From the scores above, the r<sup>2</sup> has decreased slightly and the RMSE score has decreased too. We can also observe that the ridge model is slightly overfitted.

Comparing the Lasso, Ridge and ElasticNet models, ElasticNet and Ridge have similar r<sup>2</sup> scores while the RMSE of ElasticNet is worse off than both Lasso and Ridge. 

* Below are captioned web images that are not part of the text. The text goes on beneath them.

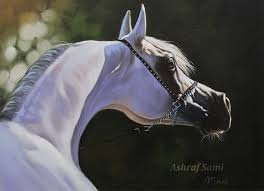 arabian horse oil painting on canvas by sami5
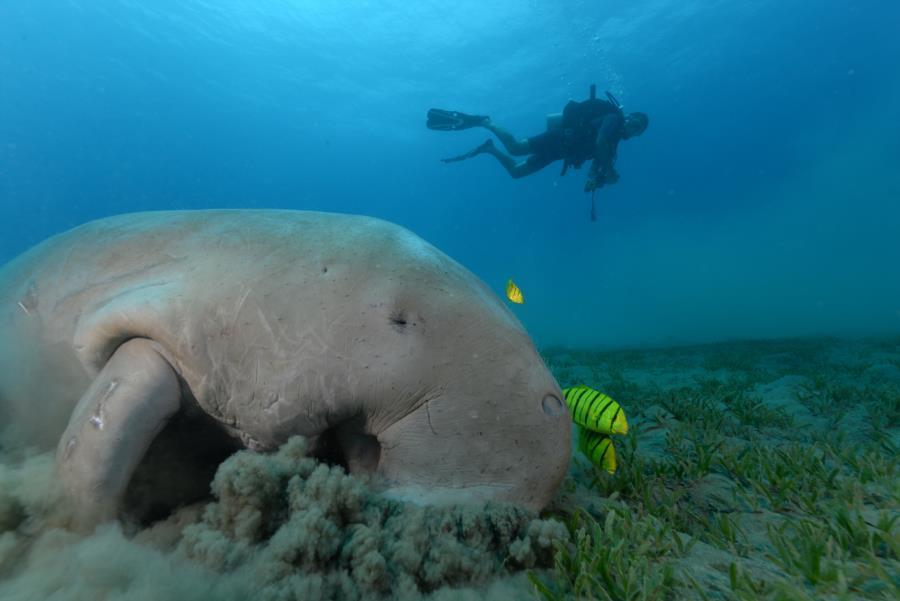 Blue Ocean Diver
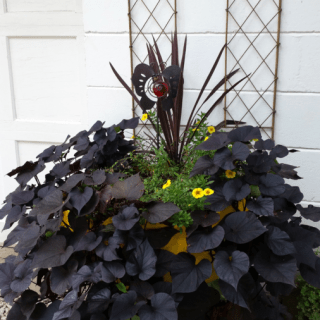 Vintage Tire Planter Makeover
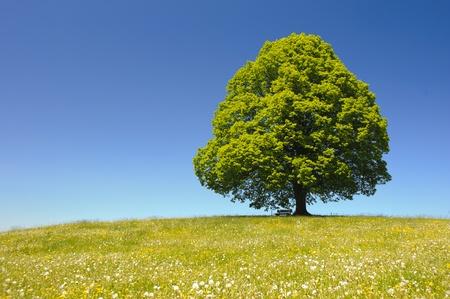 tilo: único gran árbol de tilo en una pradera en primavera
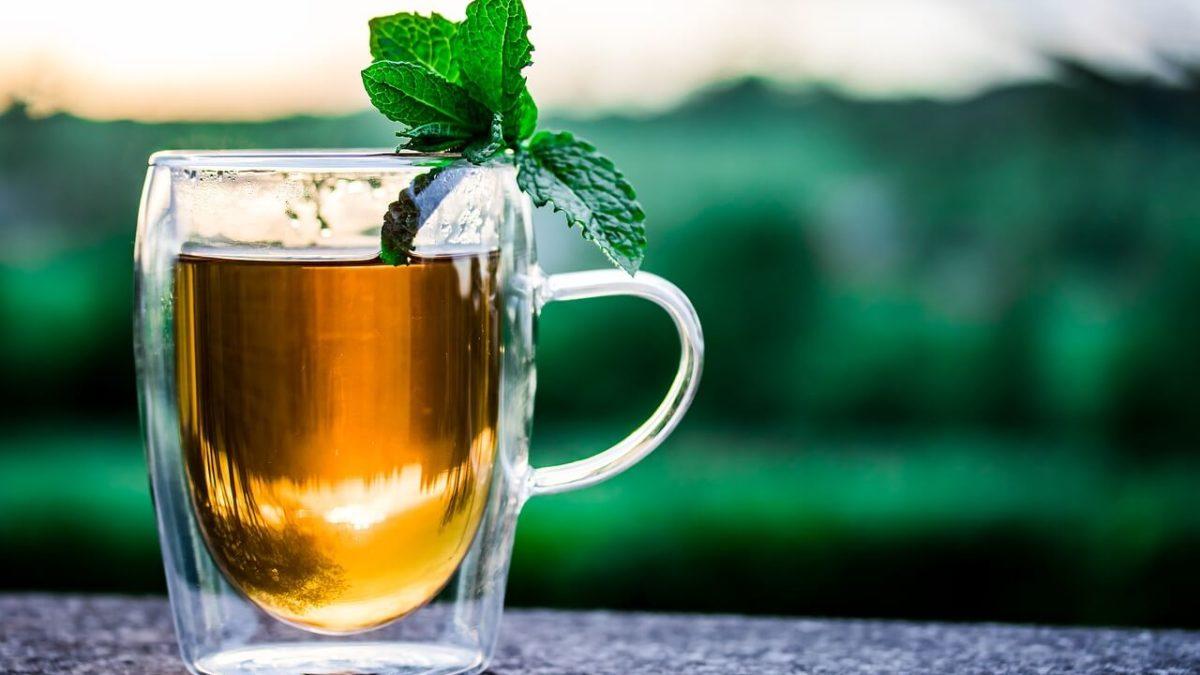 補氣順便消暑氣!5個夏天喝茶注意事項,養生保健不傷身
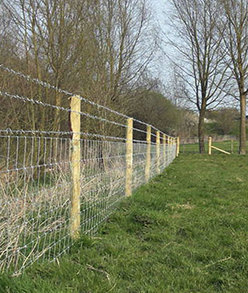 Fencing for Fields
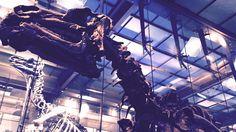 Wij zijn trouwe klanten van het Museum van Natuurwetenschappen in Brussel. Jaarlijks brengen wij een bezoek aan dit super-fijn-voor-kinderen-museum. En telkens weer komen we enthousiast, moe en tevreden naar huis. Ook deze keer! In principe gingen we voor de tijdelijke tentoonstelling WoW (Wonders of Wildlife), maar het was uiteindelijk de expo 'De Galerij van de … Lees verder Waarom wij jaarlijks naar het Museum voor Natuurwetenschappen terugkeren →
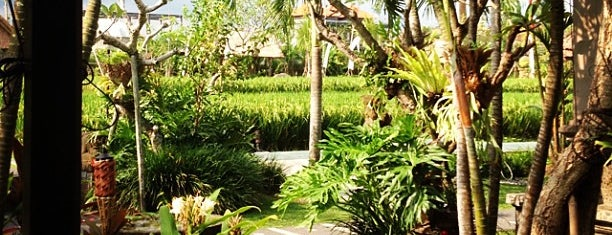 Bebek Tepi Sawah Restaurant & Villas is one of Ubud.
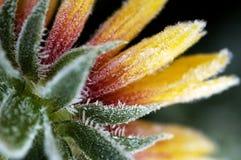 Hoarfrost-Bedeckungblume Stockfotografie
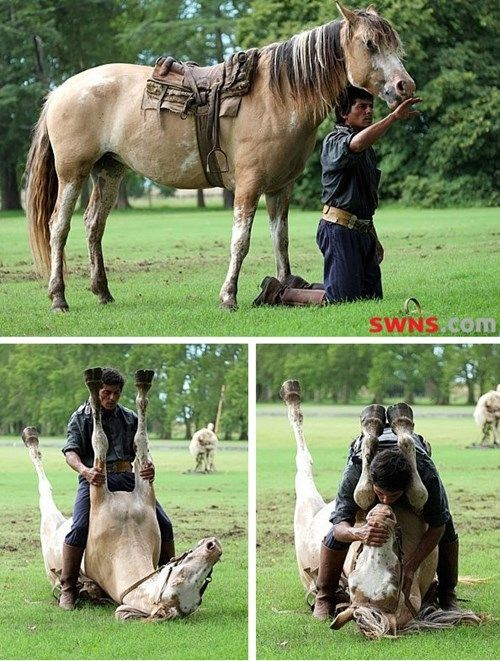 Ein Experte Pferdeflüsterer Lulls a Mare in Positionen Nobody Else würde es wagen,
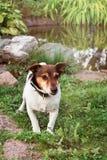 Perro de perrito de Jack Russell que se coloca en hierba verde fotos de archivo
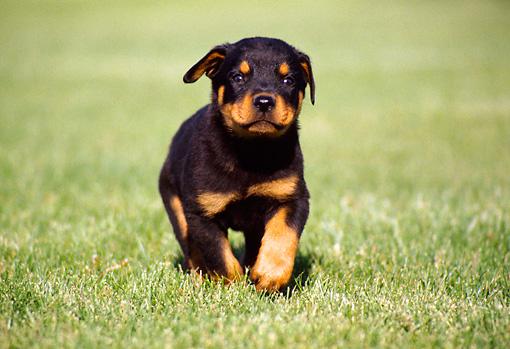 Cute Rottweiler Puppy Wallpaper Rottweiler Puppies Cute Pictures Pets World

## Model Selection Summary

|Model|r<sup>2</sup> score|Train score|Test score|Train RMSE|Test RMSE|
|---|---|---|---|---|---|
|Linear Regression|-6.3281e+19|0.9290|-1.4666|21248|2957743506330492|
|Lasso Regression|0.9041|0.9247|0.9145|21883|22586|
|Ridge Regression|0.9019|0.9256|0.9146|21751|22572|
|ElasticNet Regression|0.9013|0.9210|0.9101|22419|23097|

From the summary table above, 
1. The closer to 1 the r<sup>2</sup> value is, the better fit and less error it implies. Lasso Regression has the best r<sup>2</sup> score, followed by Ridge Regression and ElasticNet Regression.
2. The train & test scores for Lasso, Ridge and ElasticNet Regression are almost similar. 
3. Looking at the test root mean squared error values, Ridge regression has the lowest RMSE followed closely by Lasso regression and then ElasticNet regression. 
<br><br>
Since the values between Lasso and Ridge regression are so close, we shall submit both predicted datasets to kaggle, to see which produces the best RMSE score.